Breaking MCP with Function Hijacking Attacks: Novel Threats for Function Calling and Agentic Models
Yannis Belkhiter 1,2, Giulio Zizzo 1, Sergio Maffeis 3, Seshu Tirupathi 1, John D. Kelleher 2
Published on arXiv
2604.20994
Input Manipulation Attack
OWASP ML Top 10 — ML01
Insecure Plugin Design
OWASP LLM Top 10 — LLM07
Excessive Agency
OWASP LLM Top 10 — LLM08
Key Finding
Achieves 70% to 100% attack success rate across 5 function-calling models including instructed and reasoning variants on BFCL dataset
Function Hijacking Attack (FHA)
Novel technique introduced
The growth of agentic AI has drawn significant attention to function calling Large Language Models (LLMs), which are designed to extend the capabilities of AI-powered system by invoking external functions. Injection and jailbreaking attacks have been extensively explored to showcase the vulnerabilities of LLMs to user prompt manipulation. The expanded capabilities of agentic models introduce further vulnerabilities via their function calling interface. Recent work in LLM security showed that function calling can be abused, leading to data tampering and theft, causing disruptive behavior such as endless loops, or causing LLMs to produce harmful content in the style of jailbreaking attacks. This paper introduces a novel function hijacking attack (FHA) that manipulates the tool selection process of agentic models to force the invocation of a specific, attacker-chosen function.
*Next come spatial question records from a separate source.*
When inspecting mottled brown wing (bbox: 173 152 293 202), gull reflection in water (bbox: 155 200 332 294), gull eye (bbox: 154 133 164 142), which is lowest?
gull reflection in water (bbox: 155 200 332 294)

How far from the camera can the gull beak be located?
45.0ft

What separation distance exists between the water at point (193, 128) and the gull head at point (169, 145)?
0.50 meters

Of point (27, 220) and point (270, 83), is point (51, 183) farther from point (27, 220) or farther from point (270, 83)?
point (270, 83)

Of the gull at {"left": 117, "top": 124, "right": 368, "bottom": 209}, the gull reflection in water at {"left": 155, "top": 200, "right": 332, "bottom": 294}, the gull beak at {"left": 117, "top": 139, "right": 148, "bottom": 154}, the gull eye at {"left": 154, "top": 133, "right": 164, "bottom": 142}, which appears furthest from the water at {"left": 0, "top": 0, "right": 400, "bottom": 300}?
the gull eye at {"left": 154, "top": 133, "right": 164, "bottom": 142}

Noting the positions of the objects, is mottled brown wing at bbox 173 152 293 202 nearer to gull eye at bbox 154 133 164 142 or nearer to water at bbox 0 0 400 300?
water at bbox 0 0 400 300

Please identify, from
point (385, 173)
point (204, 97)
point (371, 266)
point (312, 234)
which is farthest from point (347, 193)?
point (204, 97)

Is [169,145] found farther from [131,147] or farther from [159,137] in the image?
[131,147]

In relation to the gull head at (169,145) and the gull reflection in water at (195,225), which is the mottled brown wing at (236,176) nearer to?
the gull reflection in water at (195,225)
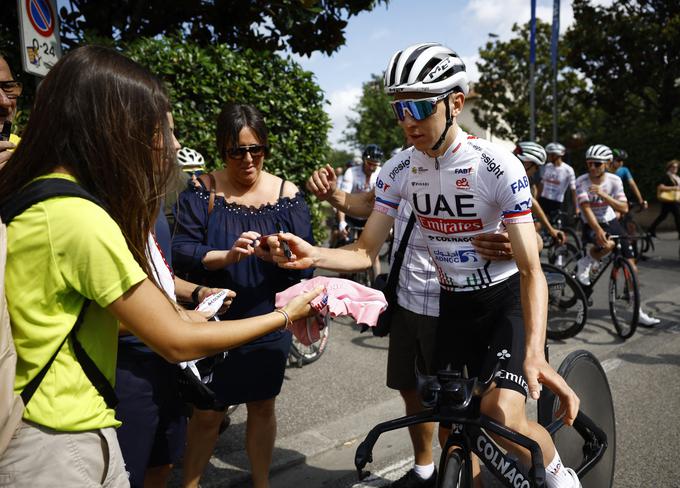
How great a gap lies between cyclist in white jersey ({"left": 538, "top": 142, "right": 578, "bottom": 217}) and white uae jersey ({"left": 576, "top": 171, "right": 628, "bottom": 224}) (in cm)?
367

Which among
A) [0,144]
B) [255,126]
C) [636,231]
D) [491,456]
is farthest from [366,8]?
[636,231]

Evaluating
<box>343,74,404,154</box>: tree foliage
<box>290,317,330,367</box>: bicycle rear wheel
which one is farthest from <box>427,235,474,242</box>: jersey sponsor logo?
<box>343,74,404,154</box>: tree foliage

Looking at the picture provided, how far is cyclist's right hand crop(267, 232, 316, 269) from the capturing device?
2480mm

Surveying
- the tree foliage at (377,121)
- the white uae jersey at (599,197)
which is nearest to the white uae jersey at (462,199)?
the white uae jersey at (599,197)

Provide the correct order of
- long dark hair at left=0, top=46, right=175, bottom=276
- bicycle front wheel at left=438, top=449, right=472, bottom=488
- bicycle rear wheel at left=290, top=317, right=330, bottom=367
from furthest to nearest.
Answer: bicycle rear wheel at left=290, top=317, right=330, bottom=367, bicycle front wheel at left=438, top=449, right=472, bottom=488, long dark hair at left=0, top=46, right=175, bottom=276

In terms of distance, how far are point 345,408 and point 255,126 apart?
Answer: 254cm

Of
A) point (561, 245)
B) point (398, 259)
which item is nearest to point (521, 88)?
point (561, 245)

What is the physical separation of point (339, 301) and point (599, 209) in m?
6.20

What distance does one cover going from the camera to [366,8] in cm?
743

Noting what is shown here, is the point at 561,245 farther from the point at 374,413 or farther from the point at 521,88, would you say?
the point at 521,88

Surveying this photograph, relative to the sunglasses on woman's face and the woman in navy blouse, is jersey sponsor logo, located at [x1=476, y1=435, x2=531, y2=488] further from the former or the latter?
the sunglasses on woman's face

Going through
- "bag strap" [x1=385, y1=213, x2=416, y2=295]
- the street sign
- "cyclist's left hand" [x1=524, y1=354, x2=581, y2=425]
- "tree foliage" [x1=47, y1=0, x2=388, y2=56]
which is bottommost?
"cyclist's left hand" [x1=524, y1=354, x2=581, y2=425]

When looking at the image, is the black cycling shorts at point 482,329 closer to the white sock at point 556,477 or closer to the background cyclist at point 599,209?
the white sock at point 556,477

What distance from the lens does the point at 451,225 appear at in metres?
2.60
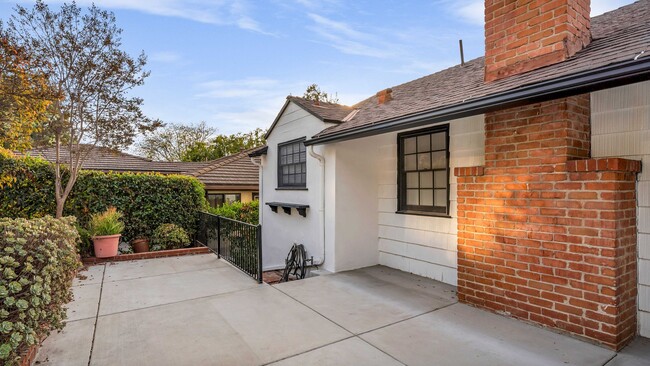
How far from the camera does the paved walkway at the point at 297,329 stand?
2.93 metres

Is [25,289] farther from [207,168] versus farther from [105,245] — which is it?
[207,168]

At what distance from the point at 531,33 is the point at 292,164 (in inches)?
206

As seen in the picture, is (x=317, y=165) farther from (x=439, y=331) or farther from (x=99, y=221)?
(x=99, y=221)

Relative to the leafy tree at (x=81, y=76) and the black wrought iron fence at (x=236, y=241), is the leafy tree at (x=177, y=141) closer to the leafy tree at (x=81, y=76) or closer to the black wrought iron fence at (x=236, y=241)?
the leafy tree at (x=81, y=76)

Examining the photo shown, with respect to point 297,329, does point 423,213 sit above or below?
above

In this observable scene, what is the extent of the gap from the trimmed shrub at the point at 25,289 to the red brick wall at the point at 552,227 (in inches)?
172

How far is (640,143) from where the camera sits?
3.23 metres

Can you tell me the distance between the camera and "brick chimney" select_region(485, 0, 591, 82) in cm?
357

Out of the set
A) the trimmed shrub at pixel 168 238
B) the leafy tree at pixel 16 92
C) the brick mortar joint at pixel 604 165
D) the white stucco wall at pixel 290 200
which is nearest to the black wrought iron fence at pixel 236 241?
the trimmed shrub at pixel 168 238

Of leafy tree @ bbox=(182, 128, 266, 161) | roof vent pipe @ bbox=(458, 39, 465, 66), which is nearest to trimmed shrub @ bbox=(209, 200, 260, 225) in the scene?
roof vent pipe @ bbox=(458, 39, 465, 66)

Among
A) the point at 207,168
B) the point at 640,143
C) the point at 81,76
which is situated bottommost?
the point at 640,143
While existing attacks focus on semantic preference of the model for function-calling tasks, we show that FHA is largely agnostic to the context semantics and robust to the function sets, making it applicable across diverse domains. We further demonstrate that FHA can be trained to produce universal adversarial functions, enabling a single attacked function to hijack tool selection across multiple queries and payload configurations. We conducted experiments on 5 different models, including instructed and reasoning variants, reaching 70% to 100% ASR over the established BFCL dataset. Our findings further demonstrate the need for strong guardrails and security modules for agentic systems.
Key Contributions
- Novel function hijacking attack (FHA) that forces LLM agents to invoke attacker-chosen functions by inserting adversarial tokens in function descriptions
- Demonstrates universality across queries and payloads, achieving 70-100% attack success rate on 5 different function-calling models over BFCL dataset
- Shows the attack is context-agnostic and robust across diverse domains, unlike existing semantic-preference-based attacks
🛡️ Threat Analysis
The attack uses gradient-based adversarial perturbations (adapting GCG) to manipulate model outputs at inference time — specifically inserting adversarial tokens in function descriptions to force specific function calls.